Но время проходит, и росток этот закрывается опять, и страдание ее перестает находить удовлетворение во всеобщей любви и становится неразрешимо мучительно... Я стараюсь помочь ей, но вижу, что до сих пор не помог ей. Но я люблю ее, и мне тяжело и хорошо быть с ней. Она еще физически слаба... Все мы очень близки друг к другу... Смерть детей с объективной точки зрения: природа пробует давать лучших и, видя, что мир еще не готов для них, берет их назад. Но пробовать она должна, чтобы идти вперед. Это запрос.

Как ласточки, прилетающие слишком рано,- замерзают. Но им все-таки надо прилетать. Так Ванечка..."

1897

20 декабря получено было Львом Николаевичем анонимное письмо48, всех нас очень расстроившее. В нем было написано, что если Лев Николаевич не изменится к 1898 году, то его в такой-то назначенный день убьют. Не помню, какой именно день был назначен для убийства, но очень хорошо помню, что в этот день Лев Николаевич, как бы бравируя опасностью, все-таки пошел на свою обычную прогулку и особенно долго гулял. Пошла и я с ним и еще несколько человек друзей и близких охранять Льва Николаевича. Я вздрагивала беспрестанно, вглядывалась в встречных, но никакого покушения не было, только мы все страшно устали и от нервного напряжения и от слишком долгой прогулки.

Сам Лев Николаевич писал в дневнике: "И жутко и хорошо..."

...Приехав рано утром, меня как громом поразило, что Лев Николаевич, получив известие о моем приезде, немедленно уехал к брату в Пирогово. Я тотчас же поняла причину и немедленно отправилась с скорым поездом в Лазареве и оттуда на ужасном ямщике в Пирогово. Там встретил меня, вглядываясь своими любопытными, испытующими глазами, брат Льва Николаевича Сергей Николаевич.

-Что у вас произошло?-спросил он у меня.-Левочка так расстроен. Что же это? - как бы иронически допрашивал он.

- Да ровно ничего не произошло,-ответила я.-Даже совестно говорить о ревности к 53-летней старой женщине, а между тем причина всего, что произошло, это ревность Льва Николаевича к Танееву.

*Рабочее задание*
Перескажите короче, в виде списка, абзац отрывка, который начинается словами «20 декабря получено было». Главные факты сохраните. Приведённые далее пункты для работы не нужны.

*Список данных*
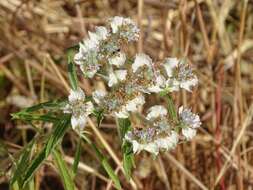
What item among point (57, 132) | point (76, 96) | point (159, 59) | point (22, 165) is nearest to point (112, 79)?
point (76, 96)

* * *

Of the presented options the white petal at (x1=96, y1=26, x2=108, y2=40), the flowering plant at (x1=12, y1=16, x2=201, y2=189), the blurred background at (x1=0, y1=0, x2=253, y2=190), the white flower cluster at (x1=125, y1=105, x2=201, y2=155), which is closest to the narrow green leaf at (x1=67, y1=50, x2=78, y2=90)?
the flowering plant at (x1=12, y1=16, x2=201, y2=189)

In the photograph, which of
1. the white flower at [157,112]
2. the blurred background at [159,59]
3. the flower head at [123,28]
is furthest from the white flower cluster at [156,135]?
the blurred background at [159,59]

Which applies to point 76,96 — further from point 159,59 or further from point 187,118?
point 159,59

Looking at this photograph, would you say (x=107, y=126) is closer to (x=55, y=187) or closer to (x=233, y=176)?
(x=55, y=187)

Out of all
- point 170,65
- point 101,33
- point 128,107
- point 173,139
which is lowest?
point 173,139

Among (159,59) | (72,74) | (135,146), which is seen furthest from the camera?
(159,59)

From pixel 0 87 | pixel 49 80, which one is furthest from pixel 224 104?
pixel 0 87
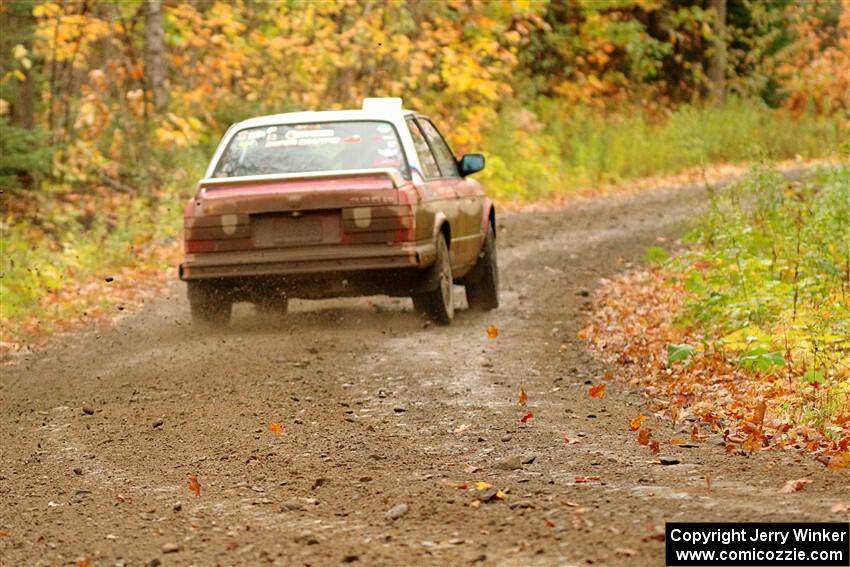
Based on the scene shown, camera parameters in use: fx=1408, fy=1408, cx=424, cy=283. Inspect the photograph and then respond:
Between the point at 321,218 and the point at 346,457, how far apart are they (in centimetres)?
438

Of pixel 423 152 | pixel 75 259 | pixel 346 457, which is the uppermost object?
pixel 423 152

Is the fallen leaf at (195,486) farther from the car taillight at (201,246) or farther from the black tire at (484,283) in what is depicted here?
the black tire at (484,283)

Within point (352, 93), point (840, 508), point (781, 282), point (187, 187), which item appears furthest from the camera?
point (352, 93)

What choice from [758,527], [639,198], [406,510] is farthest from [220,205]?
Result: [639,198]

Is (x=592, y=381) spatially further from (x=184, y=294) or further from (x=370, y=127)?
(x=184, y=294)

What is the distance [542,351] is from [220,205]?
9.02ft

*Решение задания*
- 20 декабря Лев Николаевич получил анонимное письмо, которое всех сильно расстроило.
- В письме говорилось, что его убьют в назначенный день, если он не изменится к 1898 году.
- В этот день Лев Николаевич, словно бравируя опасностью, всё же вышел на обычную прогулку и гулял особенно долго.
- Охранять его пошли я и ещё несколько друзей и близких. Я постоянно вздрагивала и вглядывалась во встречных.
- Покушения не было, но все страшно устали от нервного напряжения и слишком долгой прогулки.